** Text **
····················

He was the last Country Doctor to welcome patients to his small
office before it was moved from its original site on NC Hwy.
218 to Hillside Drive in 1987, after standing vacant for more
than thirty years. Today the restored building, registered with
the Mecklenburg Historic Landmarks Commission, commemorates
an era gone by.
It was an era in which Mint Hill's post office was located in
a corner of Henderson's Store, when R. J. McEwen Hardware carried
everything from cradles to caskets, when Bain School was a private
academy, and when Philadelphia Presbyterian Church groomed the
town's leaders. It was a time when people often paid the Country
Doctor in vegetables, eggs, and chickens from their farms.
The museum is more than a mirror of the immediate community.
It also provides a broad picture of the practice of medicine
in the Piedmont area of North Carolina - from early times
when roots and herbs were used to treat illnesses to more
modern days when doctors began to prescribe drugs and administer
anesthesia. Among the rarities on display are...
- an instrument case carried by a Civil War surgeon
- a wooden medicine cabinet designed for the doctor's buggy
- a battery-operated muscle shocker
- an artificial wooden leg
- an examining table and basins used by Dr. Whitley
- a certificate to practice medicine, dated 1886, belonging
to his predecessor, Dr. John McCamie DeArmon
Step back in time to explore the life of a typical country
doctor and meet the two country doctors who serviced Mint
Hill residents. They are Dr. John McCamie DeArmon, who served
from 1886-1907, and Dr. Ayer Whitley, who served from 1908-1948.

····················

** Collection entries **

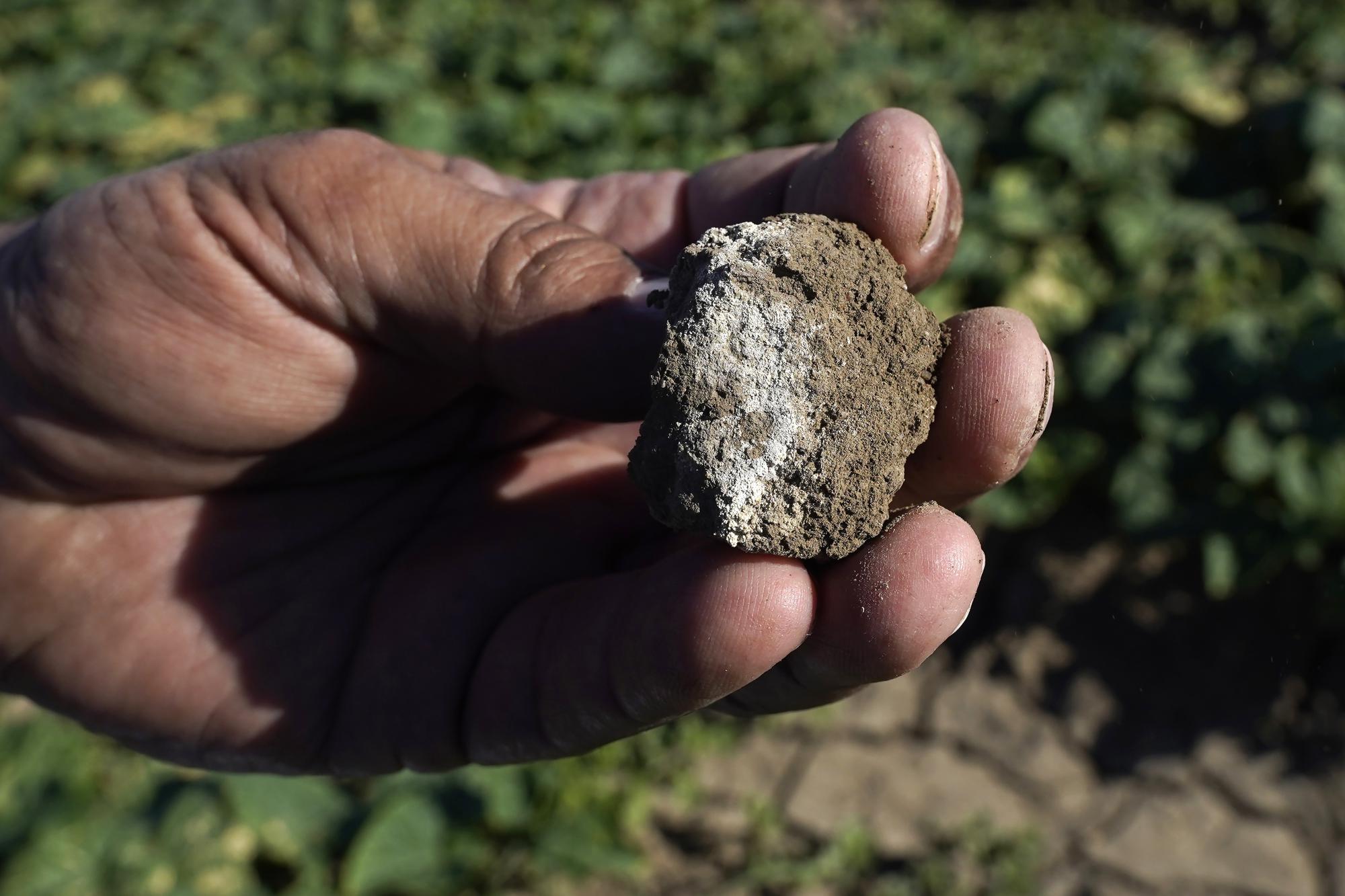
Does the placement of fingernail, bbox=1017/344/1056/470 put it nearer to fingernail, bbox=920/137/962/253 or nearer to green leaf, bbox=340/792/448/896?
fingernail, bbox=920/137/962/253

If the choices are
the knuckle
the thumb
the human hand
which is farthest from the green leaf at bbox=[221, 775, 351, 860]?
the knuckle

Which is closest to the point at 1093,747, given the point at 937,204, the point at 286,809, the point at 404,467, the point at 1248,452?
the point at 1248,452

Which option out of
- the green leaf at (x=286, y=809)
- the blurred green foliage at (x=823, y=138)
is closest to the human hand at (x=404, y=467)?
the green leaf at (x=286, y=809)

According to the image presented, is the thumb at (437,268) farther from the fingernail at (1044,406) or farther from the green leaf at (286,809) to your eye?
the green leaf at (286,809)

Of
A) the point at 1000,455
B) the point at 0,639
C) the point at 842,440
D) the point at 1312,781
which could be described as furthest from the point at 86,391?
the point at 1312,781

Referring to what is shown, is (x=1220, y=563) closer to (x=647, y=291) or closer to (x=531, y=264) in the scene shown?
(x=647, y=291)

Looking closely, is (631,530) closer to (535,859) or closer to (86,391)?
(86,391)
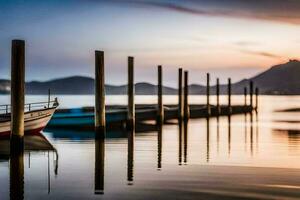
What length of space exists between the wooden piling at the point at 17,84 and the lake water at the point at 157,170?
1.38 meters

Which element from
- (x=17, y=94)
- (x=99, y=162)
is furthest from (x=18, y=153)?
(x=99, y=162)

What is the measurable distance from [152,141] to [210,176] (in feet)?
40.3

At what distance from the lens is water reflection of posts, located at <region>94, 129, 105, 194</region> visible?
45.9 ft

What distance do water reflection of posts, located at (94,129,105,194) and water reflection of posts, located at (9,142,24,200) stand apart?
1889mm

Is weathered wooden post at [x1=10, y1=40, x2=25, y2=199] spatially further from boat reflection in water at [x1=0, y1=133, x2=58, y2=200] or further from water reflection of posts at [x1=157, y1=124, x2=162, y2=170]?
water reflection of posts at [x1=157, y1=124, x2=162, y2=170]

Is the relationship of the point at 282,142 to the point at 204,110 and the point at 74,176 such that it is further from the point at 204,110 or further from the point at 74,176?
the point at 204,110

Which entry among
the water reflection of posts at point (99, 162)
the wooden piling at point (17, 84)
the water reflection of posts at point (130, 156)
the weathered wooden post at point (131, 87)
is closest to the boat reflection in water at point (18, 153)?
the wooden piling at point (17, 84)

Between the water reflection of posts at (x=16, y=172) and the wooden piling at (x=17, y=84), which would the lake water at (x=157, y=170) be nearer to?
the water reflection of posts at (x=16, y=172)

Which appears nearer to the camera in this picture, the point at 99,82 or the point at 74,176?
the point at 74,176

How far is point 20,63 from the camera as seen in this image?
20.2 meters

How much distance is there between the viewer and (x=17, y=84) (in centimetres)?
2016

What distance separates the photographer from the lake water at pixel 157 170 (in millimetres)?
13281

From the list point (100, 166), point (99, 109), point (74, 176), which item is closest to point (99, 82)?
point (99, 109)

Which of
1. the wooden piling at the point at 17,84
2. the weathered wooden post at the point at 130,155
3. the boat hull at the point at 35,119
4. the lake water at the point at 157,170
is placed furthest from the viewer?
the boat hull at the point at 35,119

····················

Write out the passage from the museum text word for word, from "It also provides" up to and including "on display are...".

** Exercise answer **
It also provides a broad picture of the practice of medicine
in the Piedmont area of North Carolina - from early times
when roots and herbs were used to treat illnesses to more
modern days when doctors began to prescribe drugs and administer
anesthesia. Among the rarities on display are...